Perumpamaan yang bersifat eskatologis ini berisikan simbol-simbol penting untuk kita pahami. Kerajaan Sorga itu sebuah sukacita seperti pesta pernikahan. Semua orang diundang tetapi harus menunjukkan jawaban dengan komitmen tertentu. Kalau tidak memiliki komitmen maka tuan pesta akan mengatakan tidak mengenal, meskipun selalu memanggil “Tuan-tuan bukakan pintu”. Pengantin adalah Yesus sendiri sebagai hakim yang datang untuk mengadili orang hidup dan mati. Kita menanti kedatanganNya dan Dia sendiri mengakui diriNya sebagai mempelai (Mat 9:15). Gadis-gadis itu adalah simbol para murid Yesus. Di antara mereka ada yang setia ada juga yang tidak setia dalam mengikuti Yesus. Minyak adalah simbol pekerjaan-pekerjaan baik atau karya amal kasih yang dapat dilakukan para murid sambil menanti kedatangan Tuhan. Perbedaan gadis bodoh dan gadis bijaksana hanya mau mengatakan kepada kita bagaimana sikap hidup umat kristiani untuk menyambut kedatangan Tuhan pada akhir zaman. Ada yang menanti dengan melakukan perbuatan-perbuatan baik, ada yang lalai melakukan perbuatan baik.

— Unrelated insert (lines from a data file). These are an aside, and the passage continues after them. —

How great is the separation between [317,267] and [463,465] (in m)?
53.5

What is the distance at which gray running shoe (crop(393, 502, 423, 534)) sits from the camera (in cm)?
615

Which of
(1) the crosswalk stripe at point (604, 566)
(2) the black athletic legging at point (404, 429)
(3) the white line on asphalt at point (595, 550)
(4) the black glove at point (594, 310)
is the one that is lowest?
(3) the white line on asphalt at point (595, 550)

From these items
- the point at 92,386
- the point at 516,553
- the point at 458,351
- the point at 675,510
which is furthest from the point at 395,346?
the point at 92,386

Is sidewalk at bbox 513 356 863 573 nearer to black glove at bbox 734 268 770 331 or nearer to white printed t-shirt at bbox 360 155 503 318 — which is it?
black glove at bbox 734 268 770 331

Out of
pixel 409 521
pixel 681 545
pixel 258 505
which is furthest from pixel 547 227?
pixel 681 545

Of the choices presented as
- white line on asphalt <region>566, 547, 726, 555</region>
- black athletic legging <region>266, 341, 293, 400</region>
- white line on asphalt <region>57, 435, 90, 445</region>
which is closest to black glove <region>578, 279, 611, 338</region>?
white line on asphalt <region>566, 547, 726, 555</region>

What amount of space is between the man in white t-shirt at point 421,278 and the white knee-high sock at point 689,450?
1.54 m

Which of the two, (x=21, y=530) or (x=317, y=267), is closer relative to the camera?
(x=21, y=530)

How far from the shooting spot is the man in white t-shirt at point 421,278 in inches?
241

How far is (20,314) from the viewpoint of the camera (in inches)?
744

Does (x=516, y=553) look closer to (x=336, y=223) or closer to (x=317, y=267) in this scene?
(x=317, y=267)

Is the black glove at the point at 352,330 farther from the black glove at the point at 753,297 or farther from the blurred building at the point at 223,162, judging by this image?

Sabda Tuhan hari ini mengarahkan kita untuk menerima dan menjalani hidup harian kita dalam kasih. Kita mewujudkan cinta kasih dalam panggilan hidup kita masing-masing, karena semua ini adalah rencana dan kehendak Tuhan bagi setia pribadi. Perbuatan kasih itu hendaknya menjadi nyata di dalam hidup setiap hari. Itulah minyak dalam buli-buli, perbuatan kasih di dalam hidup kita. Kita belajar dari Tuhan Yesus yang mengajar kita berbuat kasih kepada sesama. Dengan demikian kita juga mencapai kekudusan karena mampu mengasihi Tuhan dan sesama.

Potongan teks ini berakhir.